### RECORDS
· · ·
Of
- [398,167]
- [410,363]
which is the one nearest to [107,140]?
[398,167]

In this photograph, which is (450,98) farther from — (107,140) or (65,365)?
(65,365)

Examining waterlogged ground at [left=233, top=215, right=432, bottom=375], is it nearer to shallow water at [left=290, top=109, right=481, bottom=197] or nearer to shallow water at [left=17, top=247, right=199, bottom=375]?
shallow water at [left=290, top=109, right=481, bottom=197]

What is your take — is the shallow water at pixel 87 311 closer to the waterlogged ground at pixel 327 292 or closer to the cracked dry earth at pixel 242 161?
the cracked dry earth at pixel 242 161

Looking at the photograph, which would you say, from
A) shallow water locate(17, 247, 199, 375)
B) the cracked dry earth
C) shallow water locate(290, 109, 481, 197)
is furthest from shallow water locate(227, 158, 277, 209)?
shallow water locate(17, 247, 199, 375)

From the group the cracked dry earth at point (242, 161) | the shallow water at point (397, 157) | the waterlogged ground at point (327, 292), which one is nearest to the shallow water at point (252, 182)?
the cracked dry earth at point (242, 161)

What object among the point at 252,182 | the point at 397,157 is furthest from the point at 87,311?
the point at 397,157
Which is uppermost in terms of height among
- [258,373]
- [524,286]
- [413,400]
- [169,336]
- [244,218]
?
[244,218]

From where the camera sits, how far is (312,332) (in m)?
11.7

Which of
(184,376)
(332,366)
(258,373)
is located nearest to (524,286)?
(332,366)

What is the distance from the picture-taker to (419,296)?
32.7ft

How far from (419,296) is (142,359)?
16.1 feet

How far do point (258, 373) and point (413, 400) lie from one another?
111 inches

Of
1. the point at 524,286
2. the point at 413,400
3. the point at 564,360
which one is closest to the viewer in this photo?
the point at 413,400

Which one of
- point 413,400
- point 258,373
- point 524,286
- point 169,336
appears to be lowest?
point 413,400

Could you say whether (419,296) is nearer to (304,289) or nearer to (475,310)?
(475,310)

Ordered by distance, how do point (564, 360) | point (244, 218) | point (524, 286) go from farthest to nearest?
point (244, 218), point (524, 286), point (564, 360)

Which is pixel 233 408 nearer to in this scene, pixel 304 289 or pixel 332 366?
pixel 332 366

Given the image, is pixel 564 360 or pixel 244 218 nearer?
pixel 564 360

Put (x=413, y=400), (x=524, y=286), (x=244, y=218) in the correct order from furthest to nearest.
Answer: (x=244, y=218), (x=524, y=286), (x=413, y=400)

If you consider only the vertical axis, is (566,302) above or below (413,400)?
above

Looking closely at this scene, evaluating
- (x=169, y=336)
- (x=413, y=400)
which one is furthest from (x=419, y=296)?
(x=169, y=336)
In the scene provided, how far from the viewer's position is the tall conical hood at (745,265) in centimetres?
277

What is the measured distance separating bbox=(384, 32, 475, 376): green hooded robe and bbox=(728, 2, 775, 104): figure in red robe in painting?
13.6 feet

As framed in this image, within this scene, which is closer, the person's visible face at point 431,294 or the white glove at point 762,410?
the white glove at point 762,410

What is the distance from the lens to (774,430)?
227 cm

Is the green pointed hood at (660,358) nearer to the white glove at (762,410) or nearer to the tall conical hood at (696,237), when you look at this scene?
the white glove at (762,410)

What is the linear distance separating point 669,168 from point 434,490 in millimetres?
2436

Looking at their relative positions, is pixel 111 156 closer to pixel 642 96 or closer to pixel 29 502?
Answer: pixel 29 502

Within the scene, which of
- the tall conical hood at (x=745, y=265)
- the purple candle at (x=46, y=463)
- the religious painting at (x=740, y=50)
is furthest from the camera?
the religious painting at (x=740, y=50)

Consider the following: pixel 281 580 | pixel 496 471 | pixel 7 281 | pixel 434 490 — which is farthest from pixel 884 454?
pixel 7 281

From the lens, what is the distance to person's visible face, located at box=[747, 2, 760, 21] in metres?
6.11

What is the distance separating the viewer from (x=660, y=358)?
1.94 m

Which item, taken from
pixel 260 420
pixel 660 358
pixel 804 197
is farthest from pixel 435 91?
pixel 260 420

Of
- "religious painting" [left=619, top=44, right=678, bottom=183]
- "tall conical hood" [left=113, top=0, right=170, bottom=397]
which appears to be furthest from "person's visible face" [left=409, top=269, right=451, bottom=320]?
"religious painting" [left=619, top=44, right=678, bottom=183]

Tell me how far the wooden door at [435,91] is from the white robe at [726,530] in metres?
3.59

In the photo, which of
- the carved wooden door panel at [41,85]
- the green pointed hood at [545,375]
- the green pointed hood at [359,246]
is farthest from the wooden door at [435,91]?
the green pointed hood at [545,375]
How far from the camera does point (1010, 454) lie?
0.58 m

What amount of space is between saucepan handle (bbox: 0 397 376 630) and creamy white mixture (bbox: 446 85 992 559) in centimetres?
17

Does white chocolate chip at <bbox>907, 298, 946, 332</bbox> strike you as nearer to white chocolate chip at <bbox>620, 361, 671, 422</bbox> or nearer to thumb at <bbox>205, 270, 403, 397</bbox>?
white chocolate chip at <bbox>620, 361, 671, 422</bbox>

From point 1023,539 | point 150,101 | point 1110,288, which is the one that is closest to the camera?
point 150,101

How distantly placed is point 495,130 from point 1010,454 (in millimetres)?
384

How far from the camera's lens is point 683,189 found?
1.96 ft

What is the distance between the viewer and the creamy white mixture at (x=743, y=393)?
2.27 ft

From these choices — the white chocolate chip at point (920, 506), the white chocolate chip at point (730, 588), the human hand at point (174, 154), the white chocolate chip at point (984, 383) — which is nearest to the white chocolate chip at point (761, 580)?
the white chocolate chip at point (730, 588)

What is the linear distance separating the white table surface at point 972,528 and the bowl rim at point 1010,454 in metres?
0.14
· · ·
### EXERCISE AIM
Reproduce all the records precisely.

### CORRECT OUTPUT
Of
- [398,167]
- [410,363]
which is the one nearest to [107,140]?
[398,167]

In this photograph, which is (450,98) farther from — (107,140) or (65,365)?
(65,365)

Examining waterlogged ground at [left=233, top=215, right=432, bottom=375], is it nearer to shallow water at [left=290, top=109, right=481, bottom=197] or nearer to shallow water at [left=17, top=247, right=199, bottom=375]?
shallow water at [left=290, top=109, right=481, bottom=197]

What is your take — is the shallow water at pixel 87 311 closer to the waterlogged ground at pixel 327 292 or closer to the cracked dry earth at pixel 242 161?
the cracked dry earth at pixel 242 161

Looking at the photograph, which would you say, from
A) shallow water locate(17, 247, 199, 375)
B) the cracked dry earth
C) shallow water locate(290, 109, 481, 197)
is furthest from shallow water locate(227, 158, 277, 209)?
shallow water locate(17, 247, 199, 375)

From the group the cracked dry earth at point (242, 161) | the shallow water at point (397, 157) | the waterlogged ground at point (327, 292), which one is nearest to the shallow water at point (252, 182)?
the cracked dry earth at point (242, 161)

What object among the point at 252,182 | the point at 397,157 is furthest from the point at 87,311?
the point at 397,157
Which is uppermost in terms of height among
- [258,373]
- [524,286]
- [413,400]
- [169,336]
- [244,218]
?
[244,218]

From where the camera sits, how far is (312,332) (in m)?
11.7

Which of
(184,376)
(332,366)
(258,373)
is located nearest to (524,286)?
(332,366)

What is the distance from the picture-taker to (419,296)?
32.7ft

How far from (419,296) is (142,359)?
16.1 feet

How far do point (258, 373) and point (413, 400) lie from one another?
111 inches

Of
1. the point at 524,286
2. the point at 413,400
3. the point at 564,360
which one is closest to the viewer in this photo?
the point at 413,400

Which one of
- point 413,400
- point 258,373
- point 524,286
- point 169,336
appears to be lowest?
point 413,400

Could you say whether (419,296) is nearer to (304,289) or nearer to (475,310)?
(475,310)

Ordered by distance, how do point (564, 360) | point (244, 218) | point (524, 286) go from farthest to nearest?
point (244, 218), point (524, 286), point (564, 360)

Which is pixel 233 408 nearer to in this scene, pixel 304 289 or pixel 332 366?
pixel 332 366

Given the image, is pixel 564 360 or pixel 244 218 nearer?
pixel 564 360

Put (x=413, y=400), (x=524, y=286), (x=244, y=218) in the correct order from furthest to nearest.
Answer: (x=244, y=218), (x=524, y=286), (x=413, y=400)

If you consider only the vertical axis, is (566,302) above or below (413,400)?
above

Looking closely at this scene, evaluating
- (x=169, y=336)
- (x=413, y=400)
which one is furthest from (x=419, y=296)?
(x=169, y=336)
In the scene provided, how far from the viewer's position is the tall conical hood at (745,265) in centimetres?
277

What is the measured distance separating bbox=(384, 32, 475, 376): green hooded robe and bbox=(728, 2, 775, 104): figure in red robe in painting?
13.6 feet

As framed in this image, within this scene, which is closer, the person's visible face at point 431,294 or the white glove at point 762,410?
the white glove at point 762,410

What is the distance from the lens to (774,430)?
227 cm

Is the green pointed hood at (660,358) nearer to the white glove at (762,410) or nearer to the tall conical hood at (696,237), when you look at this scene?
the white glove at (762,410)

What is the linear distance separating point 669,168 from point 434,490 in millimetres?
2436

Looking at their relative positions, is pixel 111 156 closer to pixel 642 96 or closer to pixel 29 502?
Answer: pixel 29 502

Within the scene, which of
- the tall conical hood at (x=745, y=265)
- the purple candle at (x=46, y=463)
- the religious painting at (x=740, y=50)
is furthest from the camera?
the religious painting at (x=740, y=50)

Consider the following: pixel 281 580 | pixel 496 471 | pixel 7 281 | pixel 434 490 — which is farthest from pixel 884 454?
pixel 7 281

From the lens, what is the distance to person's visible face, located at box=[747, 2, 760, 21] in metres?
6.11

What is the distance separating the viewer from (x=660, y=358)?
1.94 m

Which item, taken from
pixel 260 420
pixel 660 358
pixel 804 197
is farthest from pixel 435 91?
pixel 260 420

Of
- "religious painting" [left=619, top=44, right=678, bottom=183]
- "tall conical hood" [left=113, top=0, right=170, bottom=397]
which appears to be furthest from "person's visible face" [left=409, top=269, right=451, bottom=320]?
"religious painting" [left=619, top=44, right=678, bottom=183]

Tell me how far the wooden door at [435,91] is from the white robe at [726,530] in metres?
3.59

In the photo, which of
- the carved wooden door panel at [41,85]
- the green pointed hood at [545,375]
- the green pointed hood at [359,246]
is farthest from the wooden door at [435,91]?
the green pointed hood at [545,375]
How far from the camera does point (1010, 454) lie?
0.58 m

What amount of space is between saucepan handle (bbox: 0 397 376 630) and creamy white mixture (bbox: 446 85 992 559) in centimetres?
17

Does white chocolate chip at <bbox>907, 298, 946, 332</bbox> strike you as nearer to white chocolate chip at <bbox>620, 361, 671, 422</bbox> or nearer to thumb at <bbox>205, 270, 403, 397</bbox>?
white chocolate chip at <bbox>620, 361, 671, 422</bbox>

From point 1023,539 | point 150,101 | point 1110,288, which is the one that is closest to the camera?
point 150,101

How distantly placed is point 495,130 from point 1010,454 (in millimetres)?
384

How far from the camera's lens is point 683,189 found?
1.96 ft

What is the distance between the viewer and the creamy white mixture at (x=743, y=393)?
2.27 ft

From these choices — the white chocolate chip at point (920, 506), the white chocolate chip at point (730, 588), the human hand at point (174, 154), the white chocolate chip at point (984, 383) — which is nearest to the white chocolate chip at point (761, 580)?
the white chocolate chip at point (730, 588)

What is the linear distance separating the white table surface at point 972,528 and the bowl rim at point 1010,454 in metres?
0.14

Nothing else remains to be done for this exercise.